Which modulation is considered here to get 70Mbps for 20MHz B? For 16QAM then 67Mbps or nearly 70 Mbps is correct but with 64QAM it is 100Mbps. Assuming SISO. Else I am not understanding how you came across 70Mbps for 20 MHz (same goes for 1.25MHz).
Thanks

1. This is the theoretical maximum given a certain Signal to Noise Ratio (SNR). If you keep increasing the SNR you will get higher theoretical capacities. I would encourage you to experiment yourself with the formula.

2. Diya says:

How C for BW 20MHz is 70Mbps? For complete 20 MHz it’s coming around 271Mbps. Thanks.

1. This is the theoretical maximum given a certain Signal to Noise Ratio (SNR). If you keep increasing the SNR you will get higher theoretical capacities. I would encourage you to experiment yourself with the formula.

3. phil says:

So, channel capacity is relatively higher with narrow bandwidths.

Is this why LTE has lots of narrow resource blocks and sub-carriers?

1. John says:

Capacity does not change by dividing the frequency band into narrower frequency bins (keeping the SNR to be the same for each bin). Narrower frequency bins make the task of an equilizer easy since the frequency response over a frequency bin can be assumed to be constant.

4. John says:

Yes Satya you are right. I have made the correction. Thank you!

5. Satyabrata Mohanty says:

If I am not wrong, above plot is inbetween Capacity-Bandwidth rather than Capacity-SNR.

Kindly see to it.

6. Satyabrata Mohanty says:

Sir, Thanks

SNR = P/(B*No)

Keeping P and No constant, SNR or SNR(dB) will decrease with increase in B.

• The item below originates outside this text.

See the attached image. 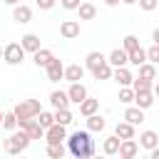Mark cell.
<instances>
[{"mask_svg": "<svg viewBox=\"0 0 159 159\" xmlns=\"http://www.w3.org/2000/svg\"><path fill=\"white\" fill-rule=\"evenodd\" d=\"M0 57H2V47H0Z\"/></svg>", "mask_w": 159, "mask_h": 159, "instance_id": "cell-48", "label": "cell"}, {"mask_svg": "<svg viewBox=\"0 0 159 159\" xmlns=\"http://www.w3.org/2000/svg\"><path fill=\"white\" fill-rule=\"evenodd\" d=\"M104 60H107V57H104L102 52H97V50H94V52H89V55L84 57V67H87V70L92 72V70H94V67H99V65H102Z\"/></svg>", "mask_w": 159, "mask_h": 159, "instance_id": "cell-26", "label": "cell"}, {"mask_svg": "<svg viewBox=\"0 0 159 159\" xmlns=\"http://www.w3.org/2000/svg\"><path fill=\"white\" fill-rule=\"evenodd\" d=\"M149 157H152V159H159V144H157L154 149H149Z\"/></svg>", "mask_w": 159, "mask_h": 159, "instance_id": "cell-41", "label": "cell"}, {"mask_svg": "<svg viewBox=\"0 0 159 159\" xmlns=\"http://www.w3.org/2000/svg\"><path fill=\"white\" fill-rule=\"evenodd\" d=\"M35 2H37V7H40V10H52L57 0H35Z\"/></svg>", "mask_w": 159, "mask_h": 159, "instance_id": "cell-40", "label": "cell"}, {"mask_svg": "<svg viewBox=\"0 0 159 159\" xmlns=\"http://www.w3.org/2000/svg\"><path fill=\"white\" fill-rule=\"evenodd\" d=\"M2 117H5V114H2V112H0V127H2Z\"/></svg>", "mask_w": 159, "mask_h": 159, "instance_id": "cell-47", "label": "cell"}, {"mask_svg": "<svg viewBox=\"0 0 159 159\" xmlns=\"http://www.w3.org/2000/svg\"><path fill=\"white\" fill-rule=\"evenodd\" d=\"M134 94H137L134 87H122V89H119V102H122V104H132V102H134Z\"/></svg>", "mask_w": 159, "mask_h": 159, "instance_id": "cell-34", "label": "cell"}, {"mask_svg": "<svg viewBox=\"0 0 159 159\" xmlns=\"http://www.w3.org/2000/svg\"><path fill=\"white\" fill-rule=\"evenodd\" d=\"M112 72H114V67L109 65V60H104L99 67H94V70H92L94 80H109V77H112Z\"/></svg>", "mask_w": 159, "mask_h": 159, "instance_id": "cell-24", "label": "cell"}, {"mask_svg": "<svg viewBox=\"0 0 159 159\" xmlns=\"http://www.w3.org/2000/svg\"><path fill=\"white\" fill-rule=\"evenodd\" d=\"M5 2H7V5H17L20 0H5Z\"/></svg>", "mask_w": 159, "mask_h": 159, "instance_id": "cell-45", "label": "cell"}, {"mask_svg": "<svg viewBox=\"0 0 159 159\" xmlns=\"http://www.w3.org/2000/svg\"><path fill=\"white\" fill-rule=\"evenodd\" d=\"M104 127H107V122H104V117H102V114H97V112H94V114H89V117H87V129H89V132H102Z\"/></svg>", "mask_w": 159, "mask_h": 159, "instance_id": "cell-25", "label": "cell"}, {"mask_svg": "<svg viewBox=\"0 0 159 159\" xmlns=\"http://www.w3.org/2000/svg\"><path fill=\"white\" fill-rule=\"evenodd\" d=\"M77 12H80V20H94V17H97V7H94L92 2H82V5L77 7Z\"/></svg>", "mask_w": 159, "mask_h": 159, "instance_id": "cell-27", "label": "cell"}, {"mask_svg": "<svg viewBox=\"0 0 159 159\" xmlns=\"http://www.w3.org/2000/svg\"><path fill=\"white\" fill-rule=\"evenodd\" d=\"M137 47H139V37H137V35H127V37H124V50L132 52V50H137Z\"/></svg>", "mask_w": 159, "mask_h": 159, "instance_id": "cell-36", "label": "cell"}, {"mask_svg": "<svg viewBox=\"0 0 159 159\" xmlns=\"http://www.w3.org/2000/svg\"><path fill=\"white\" fill-rule=\"evenodd\" d=\"M152 40H154V42H157V45H159V27H157V30H154V32H152Z\"/></svg>", "mask_w": 159, "mask_h": 159, "instance_id": "cell-43", "label": "cell"}, {"mask_svg": "<svg viewBox=\"0 0 159 159\" xmlns=\"http://www.w3.org/2000/svg\"><path fill=\"white\" fill-rule=\"evenodd\" d=\"M60 5H62L65 10H77V7L82 5V0H60Z\"/></svg>", "mask_w": 159, "mask_h": 159, "instance_id": "cell-39", "label": "cell"}, {"mask_svg": "<svg viewBox=\"0 0 159 159\" xmlns=\"http://www.w3.org/2000/svg\"><path fill=\"white\" fill-rule=\"evenodd\" d=\"M65 139H67V127H65V124L55 122L52 127L45 129V142H47V144H60V142H65Z\"/></svg>", "mask_w": 159, "mask_h": 159, "instance_id": "cell-6", "label": "cell"}, {"mask_svg": "<svg viewBox=\"0 0 159 159\" xmlns=\"http://www.w3.org/2000/svg\"><path fill=\"white\" fill-rule=\"evenodd\" d=\"M2 129H7V132L17 129V114H15V112H5V117H2Z\"/></svg>", "mask_w": 159, "mask_h": 159, "instance_id": "cell-33", "label": "cell"}, {"mask_svg": "<svg viewBox=\"0 0 159 159\" xmlns=\"http://www.w3.org/2000/svg\"><path fill=\"white\" fill-rule=\"evenodd\" d=\"M50 104H52L55 109H65V107H70V94L62 92V89H55V92L50 94Z\"/></svg>", "mask_w": 159, "mask_h": 159, "instance_id": "cell-15", "label": "cell"}, {"mask_svg": "<svg viewBox=\"0 0 159 159\" xmlns=\"http://www.w3.org/2000/svg\"><path fill=\"white\" fill-rule=\"evenodd\" d=\"M152 92H154V97H159V82H154V87H152Z\"/></svg>", "mask_w": 159, "mask_h": 159, "instance_id": "cell-44", "label": "cell"}, {"mask_svg": "<svg viewBox=\"0 0 159 159\" xmlns=\"http://www.w3.org/2000/svg\"><path fill=\"white\" fill-rule=\"evenodd\" d=\"M2 60H5L7 65H20V62L25 60V47H22L20 42L5 45V47H2Z\"/></svg>", "mask_w": 159, "mask_h": 159, "instance_id": "cell-4", "label": "cell"}, {"mask_svg": "<svg viewBox=\"0 0 159 159\" xmlns=\"http://www.w3.org/2000/svg\"><path fill=\"white\" fill-rule=\"evenodd\" d=\"M112 77H114V80H117V82H119L122 87H129V84L134 82V75H132V72L127 70V65H124V67H114Z\"/></svg>", "mask_w": 159, "mask_h": 159, "instance_id": "cell-14", "label": "cell"}, {"mask_svg": "<svg viewBox=\"0 0 159 159\" xmlns=\"http://www.w3.org/2000/svg\"><path fill=\"white\" fill-rule=\"evenodd\" d=\"M84 65H67L65 67V80L67 82H80L82 77H84Z\"/></svg>", "mask_w": 159, "mask_h": 159, "instance_id": "cell-13", "label": "cell"}, {"mask_svg": "<svg viewBox=\"0 0 159 159\" xmlns=\"http://www.w3.org/2000/svg\"><path fill=\"white\" fill-rule=\"evenodd\" d=\"M72 119H75V117H72V112H70L67 107H65V109H55V122H60V124L67 127V124H72Z\"/></svg>", "mask_w": 159, "mask_h": 159, "instance_id": "cell-32", "label": "cell"}, {"mask_svg": "<svg viewBox=\"0 0 159 159\" xmlns=\"http://www.w3.org/2000/svg\"><path fill=\"white\" fill-rule=\"evenodd\" d=\"M107 60H109V65H112V67H124V65L129 62V52H127L124 47H122V50L117 47V50H112V52H109V57H107Z\"/></svg>", "mask_w": 159, "mask_h": 159, "instance_id": "cell-12", "label": "cell"}, {"mask_svg": "<svg viewBox=\"0 0 159 159\" xmlns=\"http://www.w3.org/2000/svg\"><path fill=\"white\" fill-rule=\"evenodd\" d=\"M12 20L20 22V25H27L32 20V10L27 5H12Z\"/></svg>", "mask_w": 159, "mask_h": 159, "instance_id": "cell-11", "label": "cell"}, {"mask_svg": "<svg viewBox=\"0 0 159 159\" xmlns=\"http://www.w3.org/2000/svg\"><path fill=\"white\" fill-rule=\"evenodd\" d=\"M67 152L72 157H77V159H89L94 154V142L89 137V129L87 132H80V129L72 132L67 137Z\"/></svg>", "mask_w": 159, "mask_h": 159, "instance_id": "cell-1", "label": "cell"}, {"mask_svg": "<svg viewBox=\"0 0 159 159\" xmlns=\"http://www.w3.org/2000/svg\"><path fill=\"white\" fill-rule=\"evenodd\" d=\"M144 62H147V50L137 47V50H132V52H129V65L139 67V65H144Z\"/></svg>", "mask_w": 159, "mask_h": 159, "instance_id": "cell-29", "label": "cell"}, {"mask_svg": "<svg viewBox=\"0 0 159 159\" xmlns=\"http://www.w3.org/2000/svg\"><path fill=\"white\" fill-rule=\"evenodd\" d=\"M17 127L20 129H25L27 134H30V139H45V127L32 117V119H20L17 122Z\"/></svg>", "mask_w": 159, "mask_h": 159, "instance_id": "cell-5", "label": "cell"}, {"mask_svg": "<svg viewBox=\"0 0 159 159\" xmlns=\"http://www.w3.org/2000/svg\"><path fill=\"white\" fill-rule=\"evenodd\" d=\"M67 154V147L60 142V144H47V157L50 159H62Z\"/></svg>", "mask_w": 159, "mask_h": 159, "instance_id": "cell-30", "label": "cell"}, {"mask_svg": "<svg viewBox=\"0 0 159 159\" xmlns=\"http://www.w3.org/2000/svg\"><path fill=\"white\" fill-rule=\"evenodd\" d=\"M114 134L119 137V139H134V124L132 122H117V129H114Z\"/></svg>", "mask_w": 159, "mask_h": 159, "instance_id": "cell-21", "label": "cell"}, {"mask_svg": "<svg viewBox=\"0 0 159 159\" xmlns=\"http://www.w3.org/2000/svg\"><path fill=\"white\" fill-rule=\"evenodd\" d=\"M124 119H127V122H132V124L137 127V124H142V122H144V109H142V107H137V104H134V107H127V109H124Z\"/></svg>", "mask_w": 159, "mask_h": 159, "instance_id": "cell-19", "label": "cell"}, {"mask_svg": "<svg viewBox=\"0 0 159 159\" xmlns=\"http://www.w3.org/2000/svg\"><path fill=\"white\" fill-rule=\"evenodd\" d=\"M122 2H124V5H134L137 0H122Z\"/></svg>", "mask_w": 159, "mask_h": 159, "instance_id": "cell-46", "label": "cell"}, {"mask_svg": "<svg viewBox=\"0 0 159 159\" xmlns=\"http://www.w3.org/2000/svg\"><path fill=\"white\" fill-rule=\"evenodd\" d=\"M37 117H40V119H37V122H40V124H42V127H45V129H47V127H52V124H55V114H50V112H45V109H42V112H40V114H37Z\"/></svg>", "mask_w": 159, "mask_h": 159, "instance_id": "cell-35", "label": "cell"}, {"mask_svg": "<svg viewBox=\"0 0 159 159\" xmlns=\"http://www.w3.org/2000/svg\"><path fill=\"white\" fill-rule=\"evenodd\" d=\"M137 2H139V7H142L144 12H152V10L159 7V0H137Z\"/></svg>", "mask_w": 159, "mask_h": 159, "instance_id": "cell-38", "label": "cell"}, {"mask_svg": "<svg viewBox=\"0 0 159 159\" xmlns=\"http://www.w3.org/2000/svg\"><path fill=\"white\" fill-rule=\"evenodd\" d=\"M119 144H122V139H119L117 134H112V137H107V139H104V144H102V152H104L107 157H112V154H119Z\"/></svg>", "mask_w": 159, "mask_h": 159, "instance_id": "cell-22", "label": "cell"}, {"mask_svg": "<svg viewBox=\"0 0 159 159\" xmlns=\"http://www.w3.org/2000/svg\"><path fill=\"white\" fill-rule=\"evenodd\" d=\"M147 60H149V62H154V65H159V45H157V42L147 50Z\"/></svg>", "mask_w": 159, "mask_h": 159, "instance_id": "cell-37", "label": "cell"}, {"mask_svg": "<svg viewBox=\"0 0 159 159\" xmlns=\"http://www.w3.org/2000/svg\"><path fill=\"white\" fill-rule=\"evenodd\" d=\"M132 87H134V92H149V89L154 87V80H144V77H134V82H132Z\"/></svg>", "mask_w": 159, "mask_h": 159, "instance_id": "cell-31", "label": "cell"}, {"mask_svg": "<svg viewBox=\"0 0 159 159\" xmlns=\"http://www.w3.org/2000/svg\"><path fill=\"white\" fill-rule=\"evenodd\" d=\"M139 154V144L134 142V139H122V144H119V157L122 159H134Z\"/></svg>", "mask_w": 159, "mask_h": 159, "instance_id": "cell-10", "label": "cell"}, {"mask_svg": "<svg viewBox=\"0 0 159 159\" xmlns=\"http://www.w3.org/2000/svg\"><path fill=\"white\" fill-rule=\"evenodd\" d=\"M45 72H47V80H50V82H60V80H65V65H62V60L52 57L50 65L45 67Z\"/></svg>", "mask_w": 159, "mask_h": 159, "instance_id": "cell-7", "label": "cell"}, {"mask_svg": "<svg viewBox=\"0 0 159 159\" xmlns=\"http://www.w3.org/2000/svg\"><path fill=\"white\" fill-rule=\"evenodd\" d=\"M52 57H55V55H52V50H47V47H40L37 52H32V62H35L37 67H47Z\"/></svg>", "mask_w": 159, "mask_h": 159, "instance_id": "cell-18", "label": "cell"}, {"mask_svg": "<svg viewBox=\"0 0 159 159\" xmlns=\"http://www.w3.org/2000/svg\"><path fill=\"white\" fill-rule=\"evenodd\" d=\"M134 104L142 107V109H149V107L154 104V92H152V89H149V92H137V94H134Z\"/></svg>", "mask_w": 159, "mask_h": 159, "instance_id": "cell-23", "label": "cell"}, {"mask_svg": "<svg viewBox=\"0 0 159 159\" xmlns=\"http://www.w3.org/2000/svg\"><path fill=\"white\" fill-rule=\"evenodd\" d=\"M12 112L17 114V122H20V119H32V117H37V114L42 112V107H40L37 99H20Z\"/></svg>", "mask_w": 159, "mask_h": 159, "instance_id": "cell-3", "label": "cell"}, {"mask_svg": "<svg viewBox=\"0 0 159 159\" xmlns=\"http://www.w3.org/2000/svg\"><path fill=\"white\" fill-rule=\"evenodd\" d=\"M30 142H32V139H30V134H27L25 129H20V132H15V129H12V132H10V137L5 139V152H7L10 157L22 154V152L30 147Z\"/></svg>", "mask_w": 159, "mask_h": 159, "instance_id": "cell-2", "label": "cell"}, {"mask_svg": "<svg viewBox=\"0 0 159 159\" xmlns=\"http://www.w3.org/2000/svg\"><path fill=\"white\" fill-rule=\"evenodd\" d=\"M67 94H70V102H75V104L80 107V102L87 97V87H84L82 82H70V89H67Z\"/></svg>", "mask_w": 159, "mask_h": 159, "instance_id": "cell-9", "label": "cell"}, {"mask_svg": "<svg viewBox=\"0 0 159 159\" xmlns=\"http://www.w3.org/2000/svg\"><path fill=\"white\" fill-rule=\"evenodd\" d=\"M157 144H159V134H157V132H152V129L142 132V137H139V147H142V149L149 152V149H154Z\"/></svg>", "mask_w": 159, "mask_h": 159, "instance_id": "cell-16", "label": "cell"}, {"mask_svg": "<svg viewBox=\"0 0 159 159\" xmlns=\"http://www.w3.org/2000/svg\"><path fill=\"white\" fill-rule=\"evenodd\" d=\"M139 77H144V80H157V65L154 62H144V65H139Z\"/></svg>", "mask_w": 159, "mask_h": 159, "instance_id": "cell-28", "label": "cell"}, {"mask_svg": "<svg viewBox=\"0 0 159 159\" xmlns=\"http://www.w3.org/2000/svg\"><path fill=\"white\" fill-rule=\"evenodd\" d=\"M97 109H99V99L84 97V99L80 102V114H82V117H89V114H94Z\"/></svg>", "mask_w": 159, "mask_h": 159, "instance_id": "cell-20", "label": "cell"}, {"mask_svg": "<svg viewBox=\"0 0 159 159\" xmlns=\"http://www.w3.org/2000/svg\"><path fill=\"white\" fill-rule=\"evenodd\" d=\"M122 0H104V5H109V7H117Z\"/></svg>", "mask_w": 159, "mask_h": 159, "instance_id": "cell-42", "label": "cell"}, {"mask_svg": "<svg viewBox=\"0 0 159 159\" xmlns=\"http://www.w3.org/2000/svg\"><path fill=\"white\" fill-rule=\"evenodd\" d=\"M60 35H62L65 40L80 37V22H77V20H62V22H60Z\"/></svg>", "mask_w": 159, "mask_h": 159, "instance_id": "cell-8", "label": "cell"}, {"mask_svg": "<svg viewBox=\"0 0 159 159\" xmlns=\"http://www.w3.org/2000/svg\"><path fill=\"white\" fill-rule=\"evenodd\" d=\"M20 45L25 47V52H37L40 50V37L35 32H27V35L20 37Z\"/></svg>", "mask_w": 159, "mask_h": 159, "instance_id": "cell-17", "label": "cell"}]
</instances>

Of course, with increase in B, capacity increases giving capacity-bandwith plot correctly as plotted above.
But, capacity-SNR(dB) plot is coming otherwise. Since, in this case, capacity increases even if SNR(dB) decreases because of increased B.

7. ymf says:

Hi John,

Thanks for the post. Just a quick question, if Shannon’s Theorem was modelled in a Time-Invariant Channel using a channel realization matrix H with SNR = (P*|H|^2)/(noise variance), how will I obtain a capacity curve if I was to have fixed signal power P?
Currently I am varying P in order to obtain a curve similar to yours, with H being a random 1×1 (or 2×2) complex valued matrix.